The Texas Health and Safety Code provides that a person commits an offense if
“the person knowingly or intentionally possesses a controlled substance listed in Penalty
Group 1 …”TEX. HEALTH & SAFETY CODE ANN. § 481.115 (a). The Texas Penal Code
defines possession as “actual care, custody, control, or management.” TEX. PENAL CODE
ANN. § 1.07 (39). To prove unlawful possession of a controlled substance, the State must
establish that (1) the accused exercised care, control, or management over the contraband,
Watson v. State Page 4
and (2) knew the substance was contraband. Poindexter v. State, 153 S.W.3d 402, 405 (Tex.
Crim. App. 2005).
Sergeant Esquibel testified that he observed Watson throw a plastic baggie on the
ground, and then he found a plastic baggie in that area that contained methamphetamine.
Sergeant Esquibel stated that he had no doubt that the baggie of methamphetamine on
the ground came from Watson. The jurors viewed the video taken from Sergeant
Esquibel’s bodycam and also viewed videos taken from the other officers.
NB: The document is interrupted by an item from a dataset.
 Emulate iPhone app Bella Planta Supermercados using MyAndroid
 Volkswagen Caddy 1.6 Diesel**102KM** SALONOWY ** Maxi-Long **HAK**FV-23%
The jurors are
the exclusive judges of the facts, the credibility of the witnesses, and the weight to be
given to the testimony. Brooks v. State, 323 S.W.3d at 899. We find that the evidence is
sufficient to support Watson’s conviction for possession of a controlled substance. We
overrule the sole issue on appeal.

Outcome: We affirm the trial court’s judgment.